El libro Algunos animales y plantas del litoral europeo lo tenía dentro de la cabeza, como suele decirse, y mientras buceaba iba pasando páginas lentamente. Así descubrió a la Laminaria digitata, que es un alga de gran tamaño, compuesta por un tallo robusto y una hoja ancha, tal como decía el libro, en forma de abanico de donde salían numerosas secciones en tiras que parecían, en realidad, dedos. La Laminaria digitata es un alga de mares fríos como el Báltico, el Mar del Norte y el Atlántico.

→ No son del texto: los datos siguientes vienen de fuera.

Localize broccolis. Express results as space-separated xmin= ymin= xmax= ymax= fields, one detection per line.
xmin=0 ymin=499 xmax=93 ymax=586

Se la encuentra en grandes grupos, en el nivel más bajo de la marea y bajo las costas rocosas. La marea baja suele dejar al descubierto bosques de estas algas. Cuando Hans Reiter vio por primera vez un bosque de algas se emocionó tanto que se puso a llorar debajo del agua. Esto parece difícil, que un ser humano llore mientras bucea con los ojos abiertos, pero no olvidemos que Hans tenía entonces sólo seis años y que en cierta forma era un niño singular.

La Laminaria digitata es de color marrón claro y se parece a la Laminaria hyperborea, que posee un tallo más áspero, y a la Saccorhiza polyschides, que tiene un tallo con protuberancias bulbosas. Estas dos algas, sin embargo, viven en las aguas profundas y aunque a veces, algunos mediodías de verano, Hans Reiter nadaba hasta alejarse de la playa o del roquerío en donde dejaba su ropa y luego se sumergía, no pudo verlas nunca, sólo alucinarlas, allá en el fondo, un bosque quieto y silencioso.